» **Your goal**
Continue the article below about Sheryl Crow's appeal to Melania Trump, beginning after its final sentence.

» **Reading passage**
+ + + + +

Sheryl Crow Pleads with Melania Trump to Stop Husband’s ‘Incitement of Violence’

SAN DIEGO, CA - AUGUST 03: In this handout photo provided by SeaWorld San Diego, singer-so
Mike Aguilera/SeaWorld San Diego via Getty Images

Country star Sheryl Crow pleaded with First Lady Melania Trump to stop her husband’s s0-called “bullying” and incitement of “violence,” arguing that President Donald Trump may listen to his wife over others.

In a tweet directed to the First Lady herself, Crow complained that Donald Trump “seems not to care” about the consequences of his aggressive tweeting.
“Dear @FLOTUS Melania, could you ask your husband to stop bullying and stop inciting violence? It is tearing us apart,” she wrote. “He seems to not care. Perhaps @realDonaldTrump might listen to you? #MothersWhoCare #StopBullying #FakeNewsTweets.”

Crow’s complaint came off the back of multiple tweets from the President, where he mocked “Sleepy Joe Biden” and “Crazy Bernie Sanders” and celebrated his exoneration from FBI Special Counsel Robert Mueller’s investigation into supposed Russian collusion.

It is not the first that the singer, who has sold over 50 million albums worldwide, has undertaken innovative measures to confront the Trump presidency. In 2017, the 57-year-old revealed she had turned to meditation to confront fears of his “apocalyptic” presidency.

+ + + + +

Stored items
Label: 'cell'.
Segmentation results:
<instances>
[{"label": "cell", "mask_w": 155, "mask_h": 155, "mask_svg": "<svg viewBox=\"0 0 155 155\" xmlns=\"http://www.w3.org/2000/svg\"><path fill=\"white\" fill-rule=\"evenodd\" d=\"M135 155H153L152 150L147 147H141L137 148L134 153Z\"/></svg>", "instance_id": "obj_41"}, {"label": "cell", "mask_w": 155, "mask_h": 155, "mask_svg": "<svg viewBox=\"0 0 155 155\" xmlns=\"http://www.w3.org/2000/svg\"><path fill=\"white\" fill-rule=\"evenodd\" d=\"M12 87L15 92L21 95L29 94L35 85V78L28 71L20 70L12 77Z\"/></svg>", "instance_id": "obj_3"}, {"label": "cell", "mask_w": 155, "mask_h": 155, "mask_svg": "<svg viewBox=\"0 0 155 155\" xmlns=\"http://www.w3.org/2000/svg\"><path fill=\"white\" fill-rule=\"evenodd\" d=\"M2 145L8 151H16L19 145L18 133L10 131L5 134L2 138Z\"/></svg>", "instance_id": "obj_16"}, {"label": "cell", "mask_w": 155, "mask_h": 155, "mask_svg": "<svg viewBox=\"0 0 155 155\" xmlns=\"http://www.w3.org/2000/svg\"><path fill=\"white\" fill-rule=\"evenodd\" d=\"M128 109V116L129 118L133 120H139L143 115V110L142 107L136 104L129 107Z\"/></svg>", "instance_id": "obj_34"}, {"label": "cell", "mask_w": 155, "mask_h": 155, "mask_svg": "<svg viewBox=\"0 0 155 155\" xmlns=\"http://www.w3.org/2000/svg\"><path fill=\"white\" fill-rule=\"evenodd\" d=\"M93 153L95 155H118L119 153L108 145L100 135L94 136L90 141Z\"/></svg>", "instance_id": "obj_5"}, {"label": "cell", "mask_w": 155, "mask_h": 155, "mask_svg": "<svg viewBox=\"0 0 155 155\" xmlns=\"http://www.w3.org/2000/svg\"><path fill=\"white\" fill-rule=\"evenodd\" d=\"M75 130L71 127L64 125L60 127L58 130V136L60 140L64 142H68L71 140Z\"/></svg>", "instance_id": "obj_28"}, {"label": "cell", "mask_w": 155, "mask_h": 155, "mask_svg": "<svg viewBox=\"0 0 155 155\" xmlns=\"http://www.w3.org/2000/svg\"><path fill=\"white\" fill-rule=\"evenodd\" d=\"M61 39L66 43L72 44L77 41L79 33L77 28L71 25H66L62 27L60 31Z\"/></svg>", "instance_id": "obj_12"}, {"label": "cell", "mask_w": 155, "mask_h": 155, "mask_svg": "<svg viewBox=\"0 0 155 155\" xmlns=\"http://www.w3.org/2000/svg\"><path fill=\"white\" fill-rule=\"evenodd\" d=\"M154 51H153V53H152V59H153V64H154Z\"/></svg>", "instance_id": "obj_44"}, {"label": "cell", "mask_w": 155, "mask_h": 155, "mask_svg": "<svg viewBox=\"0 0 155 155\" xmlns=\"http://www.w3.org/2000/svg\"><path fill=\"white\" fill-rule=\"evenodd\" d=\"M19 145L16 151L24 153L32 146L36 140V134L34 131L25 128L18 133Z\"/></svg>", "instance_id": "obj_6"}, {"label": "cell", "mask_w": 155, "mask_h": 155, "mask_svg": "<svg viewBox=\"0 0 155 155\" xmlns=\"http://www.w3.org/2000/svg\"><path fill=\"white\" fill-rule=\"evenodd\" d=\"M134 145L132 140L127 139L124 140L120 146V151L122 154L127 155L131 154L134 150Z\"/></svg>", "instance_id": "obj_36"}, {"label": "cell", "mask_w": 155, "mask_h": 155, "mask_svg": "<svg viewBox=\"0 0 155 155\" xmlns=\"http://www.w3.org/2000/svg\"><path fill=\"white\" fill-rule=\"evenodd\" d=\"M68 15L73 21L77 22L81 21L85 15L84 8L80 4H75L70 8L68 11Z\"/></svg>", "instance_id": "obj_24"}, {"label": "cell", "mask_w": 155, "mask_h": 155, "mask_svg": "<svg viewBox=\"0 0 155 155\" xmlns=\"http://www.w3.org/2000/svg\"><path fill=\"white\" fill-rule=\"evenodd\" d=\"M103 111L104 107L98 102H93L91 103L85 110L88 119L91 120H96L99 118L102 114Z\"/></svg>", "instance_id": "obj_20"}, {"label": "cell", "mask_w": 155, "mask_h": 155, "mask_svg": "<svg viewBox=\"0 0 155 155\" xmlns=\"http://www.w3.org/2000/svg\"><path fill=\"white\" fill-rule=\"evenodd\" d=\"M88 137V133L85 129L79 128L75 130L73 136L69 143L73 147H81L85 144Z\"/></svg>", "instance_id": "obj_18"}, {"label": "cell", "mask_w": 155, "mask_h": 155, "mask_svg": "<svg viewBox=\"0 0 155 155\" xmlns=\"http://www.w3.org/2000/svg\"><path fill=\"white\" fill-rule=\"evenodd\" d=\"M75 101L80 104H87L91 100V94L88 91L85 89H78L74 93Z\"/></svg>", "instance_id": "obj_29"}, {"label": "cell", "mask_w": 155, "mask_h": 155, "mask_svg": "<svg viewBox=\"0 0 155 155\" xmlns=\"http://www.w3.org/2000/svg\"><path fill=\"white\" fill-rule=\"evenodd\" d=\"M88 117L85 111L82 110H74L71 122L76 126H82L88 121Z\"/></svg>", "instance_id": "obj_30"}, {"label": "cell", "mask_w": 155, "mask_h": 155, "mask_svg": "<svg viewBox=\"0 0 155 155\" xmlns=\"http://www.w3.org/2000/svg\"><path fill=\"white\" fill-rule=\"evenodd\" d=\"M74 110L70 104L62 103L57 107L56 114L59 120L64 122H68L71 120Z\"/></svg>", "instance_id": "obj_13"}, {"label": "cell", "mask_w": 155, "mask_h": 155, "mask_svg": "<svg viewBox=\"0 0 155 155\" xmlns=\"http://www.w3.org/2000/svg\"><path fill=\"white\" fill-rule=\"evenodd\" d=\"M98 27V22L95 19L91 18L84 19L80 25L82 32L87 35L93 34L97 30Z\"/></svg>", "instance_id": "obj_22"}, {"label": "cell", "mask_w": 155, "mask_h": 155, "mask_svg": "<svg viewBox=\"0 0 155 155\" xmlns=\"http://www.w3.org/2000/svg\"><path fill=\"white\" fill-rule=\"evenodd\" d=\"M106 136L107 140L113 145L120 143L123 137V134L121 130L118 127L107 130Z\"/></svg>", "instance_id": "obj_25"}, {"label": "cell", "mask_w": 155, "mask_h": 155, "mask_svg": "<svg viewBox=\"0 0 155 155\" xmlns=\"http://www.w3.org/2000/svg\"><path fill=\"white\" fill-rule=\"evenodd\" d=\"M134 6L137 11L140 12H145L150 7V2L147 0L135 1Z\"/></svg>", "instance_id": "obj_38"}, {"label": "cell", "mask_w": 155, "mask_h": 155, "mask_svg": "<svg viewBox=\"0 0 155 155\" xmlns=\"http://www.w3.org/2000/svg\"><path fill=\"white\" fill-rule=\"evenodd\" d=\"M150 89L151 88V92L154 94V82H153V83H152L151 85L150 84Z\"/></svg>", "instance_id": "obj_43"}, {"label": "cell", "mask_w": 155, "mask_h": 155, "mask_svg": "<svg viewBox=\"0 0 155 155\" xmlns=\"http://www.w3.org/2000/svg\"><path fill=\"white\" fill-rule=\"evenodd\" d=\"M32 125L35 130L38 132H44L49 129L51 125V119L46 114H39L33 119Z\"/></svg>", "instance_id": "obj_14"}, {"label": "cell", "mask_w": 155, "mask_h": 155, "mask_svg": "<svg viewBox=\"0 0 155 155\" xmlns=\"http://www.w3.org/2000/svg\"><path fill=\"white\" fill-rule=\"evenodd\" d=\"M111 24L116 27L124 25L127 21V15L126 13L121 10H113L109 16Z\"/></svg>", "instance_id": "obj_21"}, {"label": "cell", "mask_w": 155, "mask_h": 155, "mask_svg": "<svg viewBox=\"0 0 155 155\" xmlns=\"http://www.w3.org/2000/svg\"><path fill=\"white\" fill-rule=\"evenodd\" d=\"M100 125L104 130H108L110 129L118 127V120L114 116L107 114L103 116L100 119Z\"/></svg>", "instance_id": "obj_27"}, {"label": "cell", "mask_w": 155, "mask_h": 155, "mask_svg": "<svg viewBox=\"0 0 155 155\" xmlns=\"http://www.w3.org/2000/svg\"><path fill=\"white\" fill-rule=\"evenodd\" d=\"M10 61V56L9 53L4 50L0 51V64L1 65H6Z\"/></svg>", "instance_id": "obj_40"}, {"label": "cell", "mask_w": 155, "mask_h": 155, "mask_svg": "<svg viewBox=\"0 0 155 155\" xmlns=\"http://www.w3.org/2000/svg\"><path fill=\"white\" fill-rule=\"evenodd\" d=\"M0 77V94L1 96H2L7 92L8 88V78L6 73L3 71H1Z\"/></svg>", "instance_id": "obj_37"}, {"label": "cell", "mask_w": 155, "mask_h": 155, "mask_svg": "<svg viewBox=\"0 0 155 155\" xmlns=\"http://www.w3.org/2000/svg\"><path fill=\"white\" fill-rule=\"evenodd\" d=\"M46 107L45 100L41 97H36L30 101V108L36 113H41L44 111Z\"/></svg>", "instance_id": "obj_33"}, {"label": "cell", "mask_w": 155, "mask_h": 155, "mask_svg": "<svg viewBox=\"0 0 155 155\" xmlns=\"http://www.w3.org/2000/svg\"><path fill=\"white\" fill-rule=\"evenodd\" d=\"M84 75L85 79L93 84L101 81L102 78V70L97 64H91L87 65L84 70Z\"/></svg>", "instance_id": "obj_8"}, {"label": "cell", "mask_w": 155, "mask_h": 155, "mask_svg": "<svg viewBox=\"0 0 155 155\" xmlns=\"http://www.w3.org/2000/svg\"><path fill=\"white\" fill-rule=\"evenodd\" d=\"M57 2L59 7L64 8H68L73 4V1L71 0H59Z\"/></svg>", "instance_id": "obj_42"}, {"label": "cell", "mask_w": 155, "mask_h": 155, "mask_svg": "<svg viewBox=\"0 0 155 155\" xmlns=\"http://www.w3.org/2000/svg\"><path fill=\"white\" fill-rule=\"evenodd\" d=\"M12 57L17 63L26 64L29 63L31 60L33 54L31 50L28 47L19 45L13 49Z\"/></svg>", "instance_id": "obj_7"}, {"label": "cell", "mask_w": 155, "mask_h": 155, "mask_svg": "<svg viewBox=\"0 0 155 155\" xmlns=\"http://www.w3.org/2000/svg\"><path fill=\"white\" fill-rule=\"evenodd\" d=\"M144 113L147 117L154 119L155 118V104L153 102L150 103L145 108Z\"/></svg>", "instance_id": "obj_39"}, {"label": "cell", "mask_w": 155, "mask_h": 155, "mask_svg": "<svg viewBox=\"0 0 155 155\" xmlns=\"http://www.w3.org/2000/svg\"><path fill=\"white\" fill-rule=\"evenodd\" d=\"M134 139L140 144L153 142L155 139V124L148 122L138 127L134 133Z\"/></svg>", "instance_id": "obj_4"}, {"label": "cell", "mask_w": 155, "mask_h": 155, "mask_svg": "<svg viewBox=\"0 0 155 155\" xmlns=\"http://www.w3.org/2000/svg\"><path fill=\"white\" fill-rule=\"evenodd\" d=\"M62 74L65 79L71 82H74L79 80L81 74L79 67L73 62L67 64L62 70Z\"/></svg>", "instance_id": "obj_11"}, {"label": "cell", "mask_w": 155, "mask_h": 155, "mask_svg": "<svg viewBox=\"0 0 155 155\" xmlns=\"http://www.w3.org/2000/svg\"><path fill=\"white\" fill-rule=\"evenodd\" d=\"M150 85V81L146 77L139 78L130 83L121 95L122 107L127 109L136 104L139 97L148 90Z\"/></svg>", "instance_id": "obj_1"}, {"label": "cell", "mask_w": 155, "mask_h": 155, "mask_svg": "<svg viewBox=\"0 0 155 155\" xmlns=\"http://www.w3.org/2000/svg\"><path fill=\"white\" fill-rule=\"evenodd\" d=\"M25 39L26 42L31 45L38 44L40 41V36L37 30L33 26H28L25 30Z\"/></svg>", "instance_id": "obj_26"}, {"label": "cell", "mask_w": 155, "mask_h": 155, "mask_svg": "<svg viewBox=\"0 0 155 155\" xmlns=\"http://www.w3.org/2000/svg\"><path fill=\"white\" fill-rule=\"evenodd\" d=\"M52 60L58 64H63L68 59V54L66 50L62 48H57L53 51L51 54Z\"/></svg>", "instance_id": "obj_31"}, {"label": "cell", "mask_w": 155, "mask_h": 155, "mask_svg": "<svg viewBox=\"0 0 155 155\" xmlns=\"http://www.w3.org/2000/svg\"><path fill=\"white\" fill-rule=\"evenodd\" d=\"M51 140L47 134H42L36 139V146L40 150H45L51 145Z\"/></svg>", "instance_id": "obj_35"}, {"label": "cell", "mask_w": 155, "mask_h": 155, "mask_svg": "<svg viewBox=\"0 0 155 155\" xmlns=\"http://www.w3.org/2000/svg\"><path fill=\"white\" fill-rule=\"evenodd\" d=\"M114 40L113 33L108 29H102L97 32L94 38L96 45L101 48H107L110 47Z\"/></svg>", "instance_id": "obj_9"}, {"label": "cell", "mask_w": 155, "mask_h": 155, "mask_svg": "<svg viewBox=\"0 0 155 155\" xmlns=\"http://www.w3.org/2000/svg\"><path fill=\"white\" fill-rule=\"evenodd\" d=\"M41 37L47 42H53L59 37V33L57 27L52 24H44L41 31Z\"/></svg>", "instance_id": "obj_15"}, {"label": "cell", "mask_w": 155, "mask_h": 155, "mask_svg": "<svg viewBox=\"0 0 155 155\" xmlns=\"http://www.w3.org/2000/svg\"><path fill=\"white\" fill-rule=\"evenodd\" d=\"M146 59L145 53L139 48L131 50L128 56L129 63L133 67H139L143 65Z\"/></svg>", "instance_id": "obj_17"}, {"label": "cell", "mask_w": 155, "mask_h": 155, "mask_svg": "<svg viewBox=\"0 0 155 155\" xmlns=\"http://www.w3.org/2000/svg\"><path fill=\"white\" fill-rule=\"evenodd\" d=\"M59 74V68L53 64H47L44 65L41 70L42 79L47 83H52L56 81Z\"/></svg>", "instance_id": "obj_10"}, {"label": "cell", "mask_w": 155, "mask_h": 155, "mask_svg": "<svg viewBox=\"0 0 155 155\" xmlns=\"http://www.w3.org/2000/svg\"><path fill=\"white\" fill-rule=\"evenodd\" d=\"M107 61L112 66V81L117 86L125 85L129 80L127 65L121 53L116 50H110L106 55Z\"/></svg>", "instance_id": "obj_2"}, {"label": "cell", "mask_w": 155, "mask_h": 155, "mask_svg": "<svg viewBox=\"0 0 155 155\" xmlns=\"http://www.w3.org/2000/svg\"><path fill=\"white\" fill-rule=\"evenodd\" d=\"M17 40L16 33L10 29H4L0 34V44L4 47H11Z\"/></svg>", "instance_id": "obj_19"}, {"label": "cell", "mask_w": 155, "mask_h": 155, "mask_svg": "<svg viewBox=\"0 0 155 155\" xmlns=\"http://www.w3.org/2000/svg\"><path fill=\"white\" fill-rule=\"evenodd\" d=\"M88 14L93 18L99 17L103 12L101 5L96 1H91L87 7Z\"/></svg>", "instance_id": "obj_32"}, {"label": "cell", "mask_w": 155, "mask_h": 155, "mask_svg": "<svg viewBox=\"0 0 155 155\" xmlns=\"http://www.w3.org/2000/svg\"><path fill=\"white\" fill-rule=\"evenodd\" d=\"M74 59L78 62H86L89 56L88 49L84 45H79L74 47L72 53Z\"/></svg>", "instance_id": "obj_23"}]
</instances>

+ + + + +

» **Reply**
“My sleep has been disturbed. My insides are ridden with unease,” Sheryl Crow said in an interview with Rolling Stone. “I wrote that song before Trump got the nomination – it already felt apocalyptic that people were entertaining the idea of making a man like that the most powerful person in the world.”

Crow has also styled herself as one of Hollywood’s most vehement anti-Second Amendment activists. In 2017, she released a special song on the theme of gun control to commemorate the fifth year anniversary of the mass shooting at Sandy Hook school in Newtown, Connecticut. She claimed at the time the song “represents the voice of the parents of Sandy Hook victims and others working to end gun violence.”